The National Information Technology Development Agency (NITDA) wants to provide an exemption for startups providing essential services during the lockdown in Nigeria. The agency created an online form on April 5 to identify essential services companies.
The move comes one week after the government announced the lockdown of Lagos, Ogun state and Abuja. Ahead of the lockdown, the government did not set up a process for companies providing essential services to apply for exemptions. Instead, it granted a blanket exemption for certain industries.
This caused confusion for some businesses, especially logistics companies. Kobo360 said over 3,000 drivers on its platform stopped working because of the lack of clarity. Jumia’s warehouse in Lagos was temporarily closed a day after the lockdown went into effect.
NITDA is trying to correct this problem.
The move is part of a broader intervention plan for the tech ecosystem.
Coronavirus has caused havoc to the global economy and Nigeria is no exception. As consumer demand for most goods and services fail, many tech-driven businesses are struggling and many could fail. The Nigerian government is stepping in to support these companies.
April 1, NITDA set up a 10-member advisory committee to advise it on ways it can support the tech ecosystem.
Leading the committee is Tomi Davies, the Chairman of Innovation Support Network (ISN) and President of the African Business Angels Network (ABAN). Speaking to TechCabal, Davies explained that the committee aims to cushion the impact of the COVID-19 on the operations and survival of tech-driven businesses.
Other committee members include Amal Hassan, CEO, Outsource Global; Bosun Tijani, CEO, CCHub; Juliet Anammah, Head of International Affairs, Jumia Group; Kola Aina, Founder, Ventures Platform; Musa Ali Baba, CEO Teasy Pay; Iyinoluwa Aboyeji, Co-Founder Future.Africa, Andela and Flutterwave; and Collins Onuegbu, CEO Signal Alliance. Dr Kalli Zannah, Special Assistant to the Minister of Communications and Digital Economy is also a member.
“The COVID-19 economic slowdown has greatly increased challenges with access to revenue and capital funding for technology and tech-enabled ventures,” Tomi Davies told TechCabal.
“A recent report indicates that over 80% of startups are expected to fail as a result of the recession,” he said.
The new committee is “set out to elicit, review and recommend business continuity support to the emerging tech ecosystem in Nigeria,” Davies shared.
The NITDA committee has a number of tasks ahead of it.
First, it will develop strategies to provide affordable internet for businesses and individuals. Unlike many countries, telcos in Nigeria have not adjusted internet data plans to support people working remotely.
Second, it is working on a framework to improve access to finance for tech companies.
“Even high-quality startups are already having challenges raising equity financing and the resulting lack of working capital will mean having to lay off employees,” Davies said.
A third task is to support tech hubs and help startups access hubs’ remote resources. The pandemic has had negative effects on hubs forcing many to shut down and startups to lose access to some of their resources. “To survive, they will need to develop new business models and continue to run critical operational activities remotely,” Davies explained.

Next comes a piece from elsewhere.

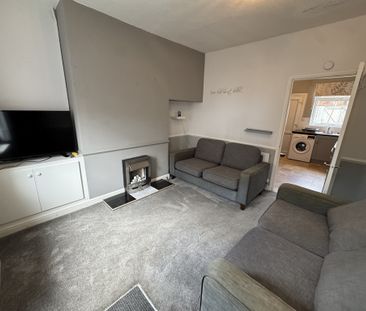 Rosebery Street, Leeman Road - P10625 - Photo 2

And fourth, the committee will develop measures to improve the adoption of digital services for people to work from home during this period. According to Davies, “moving a significant percentage of the population online will be critical to reducing physical ways of working prone to person to person infection.”
Two days after the committee was inaugurated, it submitted a preliminary report with recommendations to the government.
“NITDA asked for a report within 48 hours,” Davies wrote on Twitter. “We delivered, jokingly requesting government do likewise with our recommendations.”
Director-General of NITDA, Kashifu Inuwa Abdullahi , has started working with the recommendation, Davies shared.
Exemption for tech-driven companies is one example. Reducing tax burdens on companies is also high on the agenda of the committee.